WHAT IS EXPECTED
From the records below, copy out each line that has the word "Malawi".

EXTRACTED MATERIAL
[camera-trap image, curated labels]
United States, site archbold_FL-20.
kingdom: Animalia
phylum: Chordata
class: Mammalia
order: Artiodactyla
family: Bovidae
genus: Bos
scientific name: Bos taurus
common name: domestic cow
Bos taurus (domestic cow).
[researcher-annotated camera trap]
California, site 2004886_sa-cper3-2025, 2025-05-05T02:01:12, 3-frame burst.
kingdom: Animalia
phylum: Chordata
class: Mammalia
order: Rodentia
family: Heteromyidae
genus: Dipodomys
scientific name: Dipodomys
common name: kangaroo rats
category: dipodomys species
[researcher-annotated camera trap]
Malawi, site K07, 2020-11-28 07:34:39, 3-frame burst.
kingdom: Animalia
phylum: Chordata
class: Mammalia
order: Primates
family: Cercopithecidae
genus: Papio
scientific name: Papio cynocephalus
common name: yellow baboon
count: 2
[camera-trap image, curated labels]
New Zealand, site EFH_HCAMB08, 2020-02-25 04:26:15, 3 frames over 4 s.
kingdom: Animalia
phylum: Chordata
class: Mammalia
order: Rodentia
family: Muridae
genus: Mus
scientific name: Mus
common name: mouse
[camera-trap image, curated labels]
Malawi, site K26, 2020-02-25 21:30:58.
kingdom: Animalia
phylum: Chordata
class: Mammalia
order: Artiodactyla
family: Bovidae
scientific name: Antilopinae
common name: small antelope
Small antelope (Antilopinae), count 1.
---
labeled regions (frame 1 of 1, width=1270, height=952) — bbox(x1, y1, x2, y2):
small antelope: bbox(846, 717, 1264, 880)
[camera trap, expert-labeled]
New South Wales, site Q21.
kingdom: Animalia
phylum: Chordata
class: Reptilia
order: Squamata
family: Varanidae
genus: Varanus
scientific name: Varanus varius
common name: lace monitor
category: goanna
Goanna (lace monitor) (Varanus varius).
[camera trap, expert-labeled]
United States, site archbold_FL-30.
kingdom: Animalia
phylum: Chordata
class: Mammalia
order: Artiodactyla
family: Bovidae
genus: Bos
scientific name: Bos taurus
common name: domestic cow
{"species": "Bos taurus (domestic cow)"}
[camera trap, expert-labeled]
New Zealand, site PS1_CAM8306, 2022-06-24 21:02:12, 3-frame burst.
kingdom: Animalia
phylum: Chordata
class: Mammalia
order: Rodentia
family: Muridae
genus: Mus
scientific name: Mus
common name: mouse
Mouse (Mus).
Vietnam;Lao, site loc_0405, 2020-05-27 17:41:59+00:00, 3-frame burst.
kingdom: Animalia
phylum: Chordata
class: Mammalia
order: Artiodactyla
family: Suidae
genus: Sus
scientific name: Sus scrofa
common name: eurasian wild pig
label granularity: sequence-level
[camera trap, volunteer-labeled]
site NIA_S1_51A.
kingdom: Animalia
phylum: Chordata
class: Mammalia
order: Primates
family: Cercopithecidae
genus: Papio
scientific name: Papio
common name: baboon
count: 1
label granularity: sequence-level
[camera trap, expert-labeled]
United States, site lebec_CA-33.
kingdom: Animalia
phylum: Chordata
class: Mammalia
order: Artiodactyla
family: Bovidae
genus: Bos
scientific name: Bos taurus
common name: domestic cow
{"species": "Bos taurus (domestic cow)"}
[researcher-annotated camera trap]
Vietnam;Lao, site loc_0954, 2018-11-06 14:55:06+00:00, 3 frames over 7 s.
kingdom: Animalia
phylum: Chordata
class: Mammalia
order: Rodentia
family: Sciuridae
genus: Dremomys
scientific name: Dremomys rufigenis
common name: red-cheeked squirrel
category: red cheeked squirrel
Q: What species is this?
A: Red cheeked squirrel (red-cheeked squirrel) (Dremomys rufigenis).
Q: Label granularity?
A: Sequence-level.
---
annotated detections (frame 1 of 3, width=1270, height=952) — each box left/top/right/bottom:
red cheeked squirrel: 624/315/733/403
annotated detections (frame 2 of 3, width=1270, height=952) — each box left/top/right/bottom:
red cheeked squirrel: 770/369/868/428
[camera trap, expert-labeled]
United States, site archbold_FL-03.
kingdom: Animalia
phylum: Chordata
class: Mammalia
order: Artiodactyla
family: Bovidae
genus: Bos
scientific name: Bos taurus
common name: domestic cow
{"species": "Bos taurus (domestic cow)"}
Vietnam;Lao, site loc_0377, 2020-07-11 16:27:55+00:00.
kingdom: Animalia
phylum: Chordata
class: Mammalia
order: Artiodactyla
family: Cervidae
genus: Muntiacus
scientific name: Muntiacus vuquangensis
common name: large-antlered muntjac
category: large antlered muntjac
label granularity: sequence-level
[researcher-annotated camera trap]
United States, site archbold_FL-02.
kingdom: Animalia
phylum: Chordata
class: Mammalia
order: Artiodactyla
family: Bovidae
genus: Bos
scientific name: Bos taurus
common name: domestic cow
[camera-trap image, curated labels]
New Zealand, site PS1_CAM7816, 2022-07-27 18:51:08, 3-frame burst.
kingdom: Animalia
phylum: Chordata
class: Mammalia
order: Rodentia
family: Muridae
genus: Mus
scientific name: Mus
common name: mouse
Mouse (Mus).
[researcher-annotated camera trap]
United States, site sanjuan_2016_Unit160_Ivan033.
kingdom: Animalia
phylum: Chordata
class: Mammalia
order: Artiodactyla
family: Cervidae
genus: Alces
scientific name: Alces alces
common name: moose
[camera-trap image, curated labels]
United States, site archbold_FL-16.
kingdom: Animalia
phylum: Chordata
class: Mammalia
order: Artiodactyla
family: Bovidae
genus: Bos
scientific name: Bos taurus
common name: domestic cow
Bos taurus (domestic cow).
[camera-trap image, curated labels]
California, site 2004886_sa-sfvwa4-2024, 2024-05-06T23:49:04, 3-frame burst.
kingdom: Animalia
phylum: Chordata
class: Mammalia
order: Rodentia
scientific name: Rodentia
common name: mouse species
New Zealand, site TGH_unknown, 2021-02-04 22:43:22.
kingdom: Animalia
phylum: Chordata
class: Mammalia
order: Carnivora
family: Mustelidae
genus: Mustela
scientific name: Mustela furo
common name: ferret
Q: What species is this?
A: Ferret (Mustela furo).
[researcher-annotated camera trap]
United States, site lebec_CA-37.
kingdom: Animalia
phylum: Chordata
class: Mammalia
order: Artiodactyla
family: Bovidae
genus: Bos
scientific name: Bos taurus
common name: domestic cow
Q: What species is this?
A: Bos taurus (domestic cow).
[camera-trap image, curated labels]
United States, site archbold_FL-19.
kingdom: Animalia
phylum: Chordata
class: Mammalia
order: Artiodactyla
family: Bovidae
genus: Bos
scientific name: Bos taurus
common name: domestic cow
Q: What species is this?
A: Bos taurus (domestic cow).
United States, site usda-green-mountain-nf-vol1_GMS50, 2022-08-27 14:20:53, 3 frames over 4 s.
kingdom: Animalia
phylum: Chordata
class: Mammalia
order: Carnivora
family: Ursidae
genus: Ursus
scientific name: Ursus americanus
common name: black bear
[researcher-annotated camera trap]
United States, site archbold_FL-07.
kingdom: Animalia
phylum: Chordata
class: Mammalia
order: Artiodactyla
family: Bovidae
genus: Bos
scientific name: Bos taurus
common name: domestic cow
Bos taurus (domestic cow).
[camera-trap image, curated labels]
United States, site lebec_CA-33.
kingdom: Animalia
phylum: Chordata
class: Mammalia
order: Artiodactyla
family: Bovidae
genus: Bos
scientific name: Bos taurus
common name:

RESULT OF THIS EXERCISE
Malawi, site K07, 2020-11-28 07:34:39, 3-frame burst.
Malawi, site K26, 2020-02-25 21:30:58.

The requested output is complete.